Lawrence Berkeley National Laboratory
Nanoscale Junction Formation by Gas-Phase Monolayer Doping.
- Author(s): Taheri, Peyman
- Fahad, Hossain M
- Tosun, Mahmut
- Hettick, Mark
- Kiriya, Daisuke
- Chen, Kevin
- Javey, Ali
- et al.
Published Web Locationhttps://doi.org/10.1021/acsami.7b03974
A major challenge in transistor technology scaling is the formation of controlled ultrashallow junctions with nanometer-scale thickness and high spatial uniformity. Monolayer doping (MLD) is an efficient method to form such nanoscale junctions, where the self-limiting nature of semiconductor surfaces is utilized to form adsorbed monolayers of dopant-containing molecules followed by rapid thermal annealing (RTA) to diffuse the dopants to a desired depth. Unlike ion implantation, the process does not induce crystal damage, thus making it highly attractive for nanoscale transistor processing. To date, reported MLD processes have relied on solution processing for monolayer formation. Gas-phase processing, however, benefits from higher intra- and interwafer uniformity and conformal coverage of 3D structures and is more desirable for manufacturing. In this regard, we report a new approach for MLD in silicon and germanium using gas-phase monolayer formation. We call this technology gas-phase monolayer doping (GP-MLD). This method relies on sequential pulse-purge cycles of gas-phase dopant-containing molecules to form a boron- or phosphorus-containing monolayer on a target semiconductor surface. Here, we show the feasibility of our approach through the formation of ultrashallow B- and P-doped junctions on Si and Ge surfaces.

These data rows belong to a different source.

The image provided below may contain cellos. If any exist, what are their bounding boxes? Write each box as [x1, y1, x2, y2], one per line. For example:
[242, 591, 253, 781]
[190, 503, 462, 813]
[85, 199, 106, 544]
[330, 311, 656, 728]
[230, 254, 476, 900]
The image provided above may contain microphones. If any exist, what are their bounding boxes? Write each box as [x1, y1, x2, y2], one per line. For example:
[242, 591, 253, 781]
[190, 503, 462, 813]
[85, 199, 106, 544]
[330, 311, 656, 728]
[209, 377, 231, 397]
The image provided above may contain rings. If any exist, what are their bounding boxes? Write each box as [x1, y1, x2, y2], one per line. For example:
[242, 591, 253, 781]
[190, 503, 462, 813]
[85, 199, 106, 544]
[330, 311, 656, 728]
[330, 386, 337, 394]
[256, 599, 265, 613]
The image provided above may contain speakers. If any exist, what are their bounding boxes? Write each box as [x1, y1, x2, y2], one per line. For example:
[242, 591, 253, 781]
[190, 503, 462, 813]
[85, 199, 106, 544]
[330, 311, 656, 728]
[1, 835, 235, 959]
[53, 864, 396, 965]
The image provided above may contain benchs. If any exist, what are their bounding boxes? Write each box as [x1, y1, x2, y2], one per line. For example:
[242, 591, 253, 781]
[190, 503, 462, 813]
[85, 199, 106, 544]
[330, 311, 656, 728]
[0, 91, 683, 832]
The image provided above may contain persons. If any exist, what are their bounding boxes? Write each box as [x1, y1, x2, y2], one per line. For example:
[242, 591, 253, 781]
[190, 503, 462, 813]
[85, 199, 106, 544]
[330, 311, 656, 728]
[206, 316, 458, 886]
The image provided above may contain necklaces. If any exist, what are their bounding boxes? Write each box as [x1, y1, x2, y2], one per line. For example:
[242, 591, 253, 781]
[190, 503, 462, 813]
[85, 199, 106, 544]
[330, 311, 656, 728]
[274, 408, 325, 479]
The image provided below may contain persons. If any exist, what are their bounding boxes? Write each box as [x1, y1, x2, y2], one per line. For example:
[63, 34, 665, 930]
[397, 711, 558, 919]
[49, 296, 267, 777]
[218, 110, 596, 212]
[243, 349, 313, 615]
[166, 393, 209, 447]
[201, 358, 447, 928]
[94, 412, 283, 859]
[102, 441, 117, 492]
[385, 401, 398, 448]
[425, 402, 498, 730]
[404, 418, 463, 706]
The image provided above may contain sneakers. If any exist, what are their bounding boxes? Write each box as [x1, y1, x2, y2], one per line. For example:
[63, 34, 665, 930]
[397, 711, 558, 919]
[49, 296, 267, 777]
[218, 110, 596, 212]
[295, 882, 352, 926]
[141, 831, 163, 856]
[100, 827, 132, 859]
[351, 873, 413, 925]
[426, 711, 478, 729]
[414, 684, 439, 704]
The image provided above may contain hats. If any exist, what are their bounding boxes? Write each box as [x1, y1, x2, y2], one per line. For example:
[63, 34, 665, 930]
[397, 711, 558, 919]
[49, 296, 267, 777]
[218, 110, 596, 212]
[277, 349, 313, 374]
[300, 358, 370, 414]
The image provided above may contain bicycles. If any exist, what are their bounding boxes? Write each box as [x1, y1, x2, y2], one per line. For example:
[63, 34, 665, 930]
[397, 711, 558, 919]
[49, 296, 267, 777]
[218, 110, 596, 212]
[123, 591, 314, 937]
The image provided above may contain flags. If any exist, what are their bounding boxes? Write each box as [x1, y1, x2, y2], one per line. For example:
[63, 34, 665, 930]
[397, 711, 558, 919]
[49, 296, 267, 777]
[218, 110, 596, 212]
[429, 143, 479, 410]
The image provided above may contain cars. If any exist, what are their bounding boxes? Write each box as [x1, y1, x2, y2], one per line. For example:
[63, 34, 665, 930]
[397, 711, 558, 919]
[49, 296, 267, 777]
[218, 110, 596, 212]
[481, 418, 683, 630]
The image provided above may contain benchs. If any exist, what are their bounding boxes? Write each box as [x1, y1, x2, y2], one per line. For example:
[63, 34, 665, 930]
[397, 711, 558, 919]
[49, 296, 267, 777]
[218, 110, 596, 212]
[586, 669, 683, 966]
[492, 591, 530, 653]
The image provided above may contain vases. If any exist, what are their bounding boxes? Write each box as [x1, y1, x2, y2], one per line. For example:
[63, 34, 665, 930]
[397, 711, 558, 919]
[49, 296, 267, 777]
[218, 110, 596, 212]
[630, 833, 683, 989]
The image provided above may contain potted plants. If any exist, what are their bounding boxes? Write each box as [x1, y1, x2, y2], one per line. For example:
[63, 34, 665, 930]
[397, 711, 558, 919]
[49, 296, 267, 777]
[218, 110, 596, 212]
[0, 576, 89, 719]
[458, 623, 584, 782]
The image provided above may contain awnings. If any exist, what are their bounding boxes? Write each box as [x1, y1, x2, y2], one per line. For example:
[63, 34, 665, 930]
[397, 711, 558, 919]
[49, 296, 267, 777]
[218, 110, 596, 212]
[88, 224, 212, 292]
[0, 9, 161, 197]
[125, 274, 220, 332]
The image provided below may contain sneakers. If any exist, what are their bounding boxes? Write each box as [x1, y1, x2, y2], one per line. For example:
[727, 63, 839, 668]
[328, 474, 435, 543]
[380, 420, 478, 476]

The mechanism of adsorption is characterized using Fourier transform infrared spectroscopy and X-ray photoelectron spectroscopy. Sub-5 nm junction depths with high dopant dose are obtained as characterized by secondary ion mass spectrometry and sheet resistance measurements. Additionally, we demonstrate that area selectivity can be achieved via lithographic patterning of the monolayer dopants before the diffusion step. The results demonstrate the versatility of the GP-MLD approach for formation of controlled and ultrashallow junctions.